Her cumartesi olduğu gibi bugün de söz sırası okurlarımızda. Gökhan Solmaz adlı takipçimiz, bir yanda yüreğimizi kanatan olaylar, diğer yanda ekranlardaki vur patlasın, çal oynasın eğlence arasında kafası karışanlardan. İşte okurumuzun duyguları:
"Sayın Yüksel Aytuğ, klişe bir cümle ama malum, toplum olarak zor dönemlerden geçiyoruz. Geçtiğimiz perşembe akşamı televizyonlarda gördüğüm bazı olaylar da bu zor dönemlerde beni epey ürküttü.

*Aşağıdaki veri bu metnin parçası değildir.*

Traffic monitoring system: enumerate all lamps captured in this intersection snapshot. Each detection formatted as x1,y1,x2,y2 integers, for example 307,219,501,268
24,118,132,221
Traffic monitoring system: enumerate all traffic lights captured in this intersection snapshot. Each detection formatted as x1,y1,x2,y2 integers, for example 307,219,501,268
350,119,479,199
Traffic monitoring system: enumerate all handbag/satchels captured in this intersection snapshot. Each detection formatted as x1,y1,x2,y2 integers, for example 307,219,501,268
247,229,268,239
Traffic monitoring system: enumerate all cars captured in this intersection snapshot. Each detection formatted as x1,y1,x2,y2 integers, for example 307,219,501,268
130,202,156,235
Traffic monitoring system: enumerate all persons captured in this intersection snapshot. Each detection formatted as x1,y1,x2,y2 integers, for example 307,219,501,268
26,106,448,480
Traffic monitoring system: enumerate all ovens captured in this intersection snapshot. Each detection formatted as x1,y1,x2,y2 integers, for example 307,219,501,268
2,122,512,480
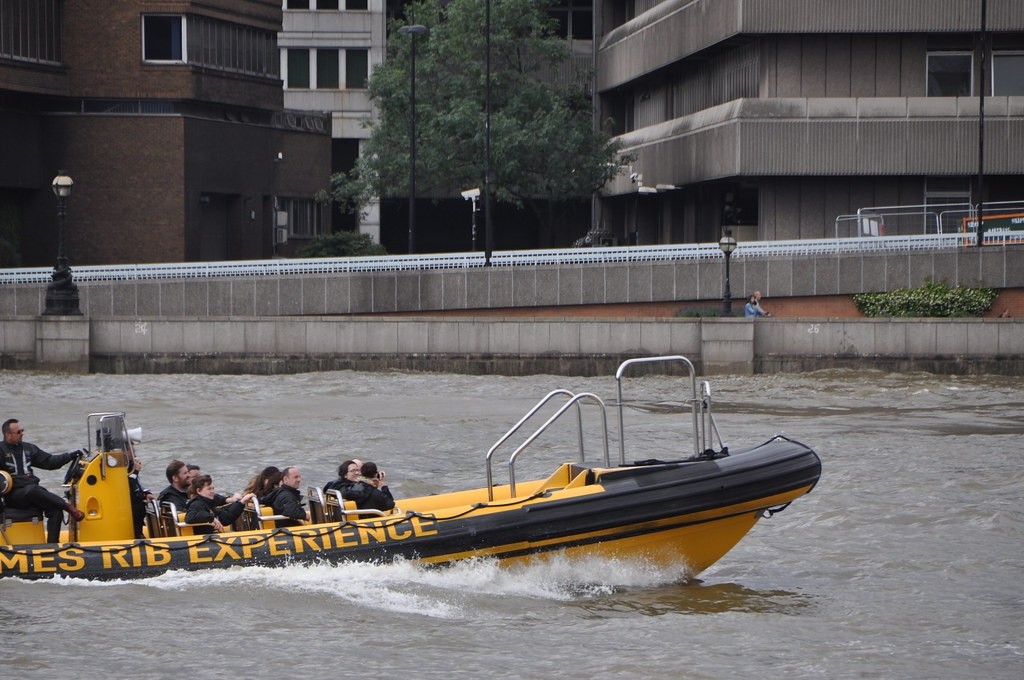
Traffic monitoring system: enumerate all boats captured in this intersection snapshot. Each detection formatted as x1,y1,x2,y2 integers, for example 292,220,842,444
0,356,825,604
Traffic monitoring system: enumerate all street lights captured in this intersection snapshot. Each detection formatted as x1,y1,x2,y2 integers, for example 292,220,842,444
396,24,430,253
720,227,738,316
40,171,87,317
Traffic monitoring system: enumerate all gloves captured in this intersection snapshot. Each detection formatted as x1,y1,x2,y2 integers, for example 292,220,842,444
69,448,90,459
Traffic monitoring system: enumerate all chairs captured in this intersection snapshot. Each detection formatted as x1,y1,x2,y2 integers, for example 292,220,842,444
307,485,387,525
227,492,291,532
144,499,225,538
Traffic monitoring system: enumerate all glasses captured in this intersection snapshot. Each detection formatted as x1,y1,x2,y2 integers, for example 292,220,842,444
9,429,24,434
347,469,359,473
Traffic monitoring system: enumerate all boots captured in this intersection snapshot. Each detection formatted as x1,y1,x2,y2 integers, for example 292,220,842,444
63,502,85,521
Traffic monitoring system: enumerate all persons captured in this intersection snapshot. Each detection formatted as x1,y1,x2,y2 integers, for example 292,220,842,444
244,466,310,528
324,457,395,519
745,290,771,319
156,460,256,533
0,418,85,543
126,441,154,539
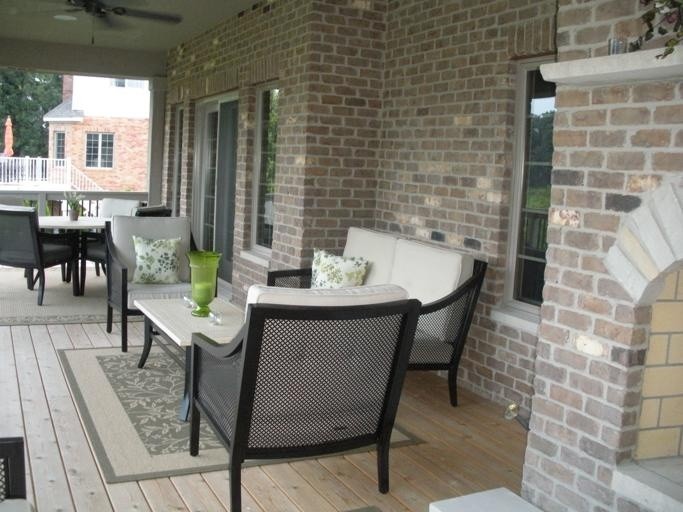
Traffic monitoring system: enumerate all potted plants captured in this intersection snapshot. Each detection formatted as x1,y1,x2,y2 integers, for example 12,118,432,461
63,189,84,221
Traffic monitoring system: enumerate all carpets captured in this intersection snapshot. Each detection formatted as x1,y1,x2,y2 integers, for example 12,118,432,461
51,344,426,484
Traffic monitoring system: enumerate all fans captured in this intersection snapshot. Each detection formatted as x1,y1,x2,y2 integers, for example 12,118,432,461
54,0,183,33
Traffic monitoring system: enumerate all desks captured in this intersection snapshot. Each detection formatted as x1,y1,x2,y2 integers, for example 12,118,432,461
37,214,106,293
136,296,244,420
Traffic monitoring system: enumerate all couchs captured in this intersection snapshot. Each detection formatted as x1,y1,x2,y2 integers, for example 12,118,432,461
268,226,488,407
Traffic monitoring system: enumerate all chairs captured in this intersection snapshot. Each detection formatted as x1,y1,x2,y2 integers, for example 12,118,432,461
186,281,423,508
132,202,172,215
2,202,79,303
102,215,201,353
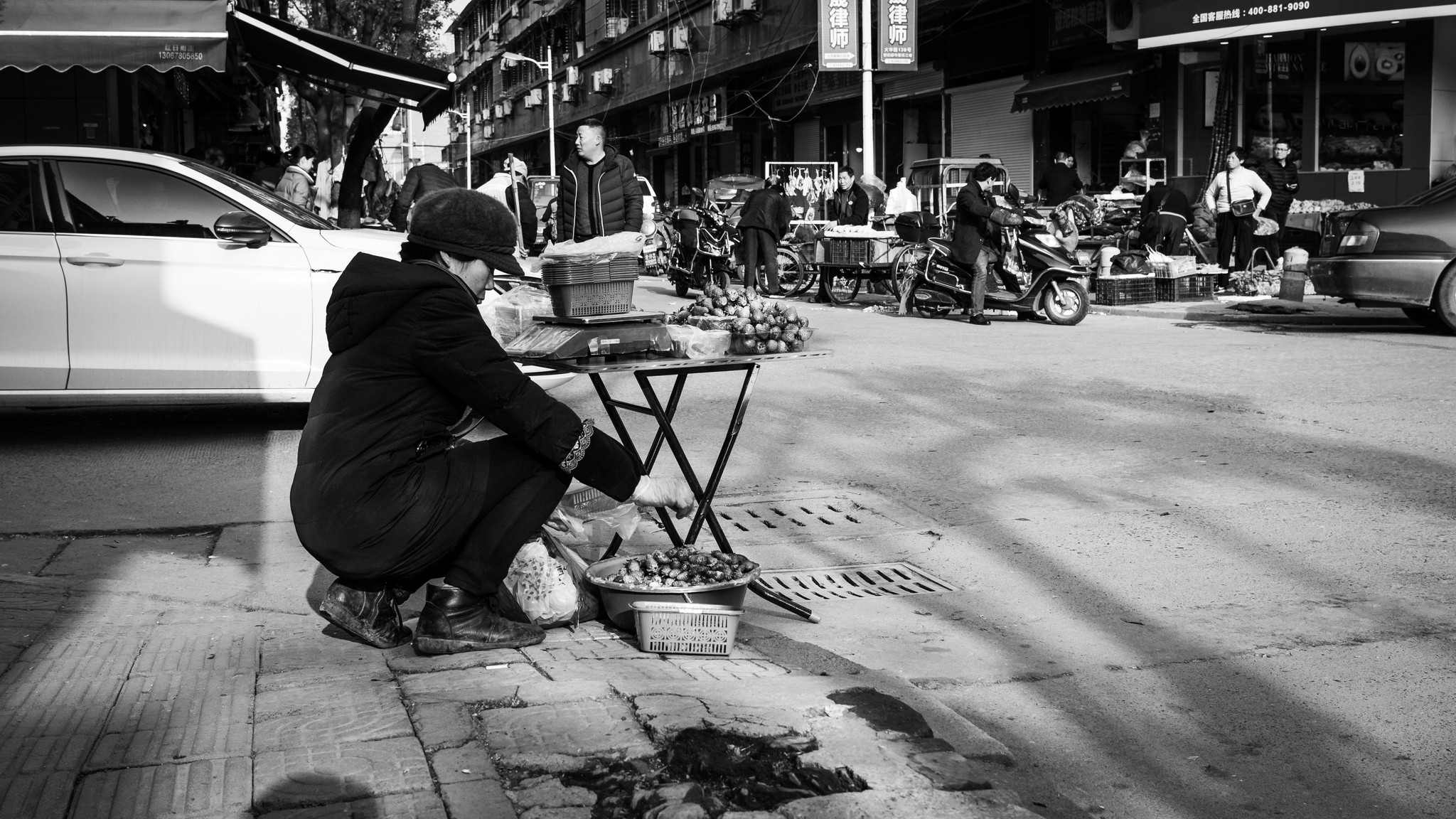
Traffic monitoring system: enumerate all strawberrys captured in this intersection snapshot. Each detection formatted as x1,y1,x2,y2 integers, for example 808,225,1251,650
631,304,644,312
604,544,759,587
656,282,811,354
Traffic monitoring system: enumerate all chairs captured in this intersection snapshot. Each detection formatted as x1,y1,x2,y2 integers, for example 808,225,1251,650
1183,227,1218,264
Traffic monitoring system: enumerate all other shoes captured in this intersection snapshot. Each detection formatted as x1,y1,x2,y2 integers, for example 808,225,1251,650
808,297,831,303
769,290,786,298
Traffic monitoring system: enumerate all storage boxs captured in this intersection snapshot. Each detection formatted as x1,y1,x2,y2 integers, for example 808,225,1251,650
540,255,641,319
894,211,942,244
831,236,908,262
1095,255,1216,305
726,215,741,237
671,210,701,231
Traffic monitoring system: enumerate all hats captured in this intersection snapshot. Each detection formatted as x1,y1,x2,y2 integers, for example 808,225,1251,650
503,158,528,188
407,188,525,277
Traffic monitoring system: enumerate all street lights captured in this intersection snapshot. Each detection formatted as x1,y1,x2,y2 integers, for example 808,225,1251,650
448,102,472,190
502,46,557,198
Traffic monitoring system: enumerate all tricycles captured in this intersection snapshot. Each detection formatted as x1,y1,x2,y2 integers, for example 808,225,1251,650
729,234,816,298
812,199,957,304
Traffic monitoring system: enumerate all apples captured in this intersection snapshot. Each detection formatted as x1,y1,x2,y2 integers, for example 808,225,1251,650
1288,199,1379,214
1320,136,1394,171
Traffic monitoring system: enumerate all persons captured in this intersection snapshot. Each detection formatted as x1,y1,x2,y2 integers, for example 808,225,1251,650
283,117,1303,325
290,186,696,653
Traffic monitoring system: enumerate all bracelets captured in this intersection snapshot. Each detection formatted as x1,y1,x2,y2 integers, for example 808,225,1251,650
558,417,597,473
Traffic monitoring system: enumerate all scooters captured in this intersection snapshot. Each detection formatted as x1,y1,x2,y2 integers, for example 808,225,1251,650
906,184,1095,325
640,186,741,297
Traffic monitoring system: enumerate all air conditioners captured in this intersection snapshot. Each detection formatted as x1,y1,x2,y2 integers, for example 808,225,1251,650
672,25,689,51
712,0,734,24
617,18,630,35
449,3,582,141
734,0,756,14
590,68,614,95
648,31,665,54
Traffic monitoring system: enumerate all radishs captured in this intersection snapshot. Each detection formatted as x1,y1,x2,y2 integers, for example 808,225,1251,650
1141,243,1175,269
833,224,877,232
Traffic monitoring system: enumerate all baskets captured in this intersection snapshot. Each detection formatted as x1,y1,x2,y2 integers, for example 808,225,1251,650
1146,255,1197,279
629,602,745,655
1235,248,1279,296
1156,274,1214,302
564,484,626,520
541,251,639,317
1096,278,1156,307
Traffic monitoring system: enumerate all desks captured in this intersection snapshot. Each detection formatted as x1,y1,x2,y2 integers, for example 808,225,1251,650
1278,212,1324,252
507,348,835,624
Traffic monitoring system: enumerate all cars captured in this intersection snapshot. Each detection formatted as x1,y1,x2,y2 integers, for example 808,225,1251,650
0,144,422,406
1308,176,1456,332
633,176,658,221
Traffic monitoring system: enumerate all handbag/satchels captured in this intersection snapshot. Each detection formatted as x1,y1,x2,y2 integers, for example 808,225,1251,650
1136,211,1160,245
1253,216,1279,235
1230,199,1256,217
503,541,601,630
1109,249,1151,275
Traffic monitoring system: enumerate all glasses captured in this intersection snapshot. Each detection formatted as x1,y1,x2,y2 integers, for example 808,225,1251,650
1275,147,1289,151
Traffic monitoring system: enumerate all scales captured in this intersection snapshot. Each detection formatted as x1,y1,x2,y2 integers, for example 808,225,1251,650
501,309,682,363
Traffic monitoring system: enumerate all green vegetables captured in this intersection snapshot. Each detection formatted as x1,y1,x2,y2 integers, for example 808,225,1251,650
1228,268,1284,295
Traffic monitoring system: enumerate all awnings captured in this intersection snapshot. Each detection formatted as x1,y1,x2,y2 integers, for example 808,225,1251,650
0,0,450,115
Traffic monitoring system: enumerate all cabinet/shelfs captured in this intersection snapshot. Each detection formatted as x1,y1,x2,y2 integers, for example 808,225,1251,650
1118,157,1168,202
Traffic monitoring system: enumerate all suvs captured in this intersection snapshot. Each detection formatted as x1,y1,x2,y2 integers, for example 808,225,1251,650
525,175,562,248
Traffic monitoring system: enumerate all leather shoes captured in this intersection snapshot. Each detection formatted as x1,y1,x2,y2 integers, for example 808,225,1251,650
969,313,991,325
1017,311,1047,321
319,577,412,649
416,582,546,654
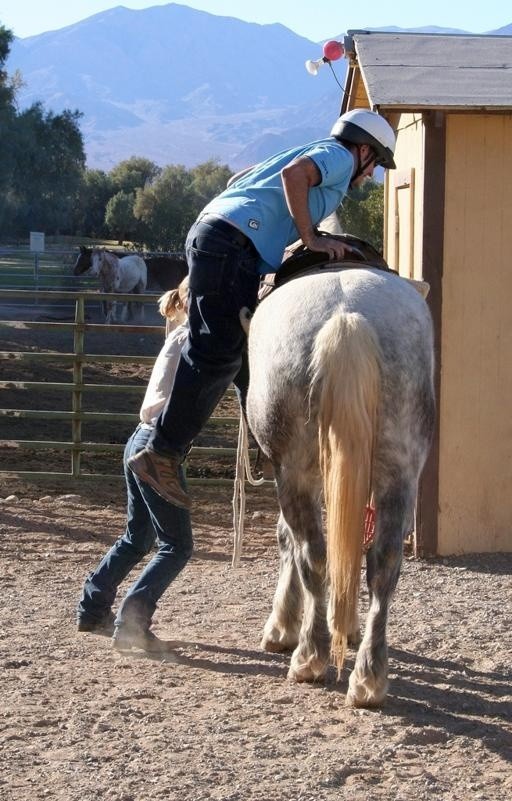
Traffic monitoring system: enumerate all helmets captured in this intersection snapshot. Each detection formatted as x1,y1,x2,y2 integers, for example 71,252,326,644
330,109,397,170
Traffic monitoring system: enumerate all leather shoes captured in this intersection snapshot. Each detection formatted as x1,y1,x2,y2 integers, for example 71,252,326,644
76,614,116,631
111,624,181,653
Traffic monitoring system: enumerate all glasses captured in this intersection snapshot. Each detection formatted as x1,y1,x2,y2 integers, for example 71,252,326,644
370,144,381,169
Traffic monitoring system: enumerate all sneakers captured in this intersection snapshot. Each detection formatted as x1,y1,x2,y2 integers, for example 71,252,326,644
125,448,193,511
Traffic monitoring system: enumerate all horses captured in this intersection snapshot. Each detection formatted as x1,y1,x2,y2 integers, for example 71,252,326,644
90,247,147,324
74,245,189,324
247,212,437,706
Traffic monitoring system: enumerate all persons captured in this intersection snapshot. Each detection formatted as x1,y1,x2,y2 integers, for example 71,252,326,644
77,275,192,652
127,109,396,507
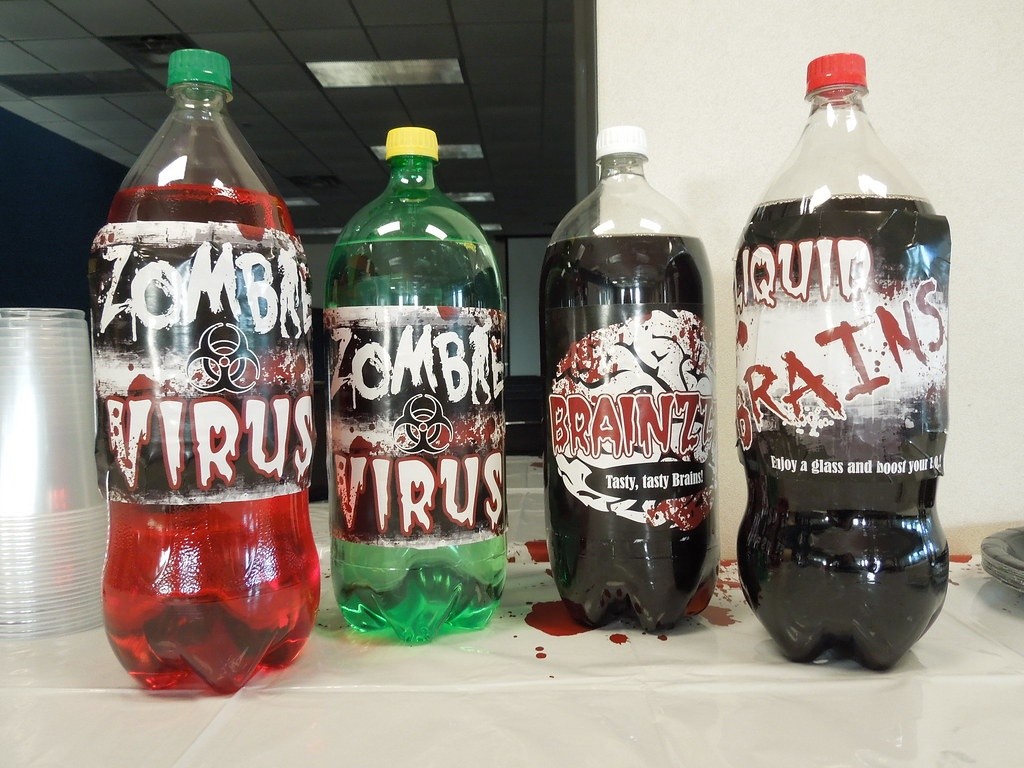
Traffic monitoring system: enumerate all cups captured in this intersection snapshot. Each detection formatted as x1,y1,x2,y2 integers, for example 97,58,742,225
0,308,111,642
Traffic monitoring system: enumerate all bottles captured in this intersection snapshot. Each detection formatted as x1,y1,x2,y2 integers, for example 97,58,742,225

Perşembe akşamı öncelikle FOX'ta yayınlanan Fatih Portakal ile Ana Haber'de şehitlerimizin cenazelerine ilişkin görüntüleri izledim. Önce şehidimizin annesinin feryatları yayınlandı. O bant bitti, peşinden aynı cenazeden şehidimizin babasının feryatları yayınlandı. O bant bitti, şehidimizin kardeşinin feryatları yayınlandı. Son olarak da şehidimizin çocuklarının iç burkan görüntüleri ekrana geldi. Kısacası, bir şehit cenazesinden dört ayrı haber çıkarıldı ve ciğerimiz liğme liğme edilip gözyaşlarımız sular seller gibi aktı. Fakat aklıma bir soru takıldı. Bu haberi bu kadar yayarak reyting avcılığı yapılmıyor muydu? Yani artık niyet, haber vermenin ötesine geçiyor sanki...
Bunun üzerine kanal değiştirmeye karar veren ben, bütün kanallarda bir matem havası beklerken Star TV'ye geldim. Orada 'yılların eskitemediği' Mehmet Ali Erbil'in Çarkıfelek programında nevi şahsına münhasır bir yarışmacı ve onun türlü tuhaflıkları ile sulandırılmış bir yayın çıktı karşıma.
Haliyle bunu izleyen bir birey olarak ne yapacağımı şaşırdım. 'Şehitlerimize çok mu üzüldük, yoksa bu kadar vurdumduymaz mı olduk?' diye düşündüm açıkçası.
Demek istediğim, eğlence programları kaldırılsın veya şehit haberleri televizyonlarda yayınlanmasın değil. Ama bari yayıncılığımız tutarlı olsun. En azından acımızı da, sevincimizi de sulandırmayalım."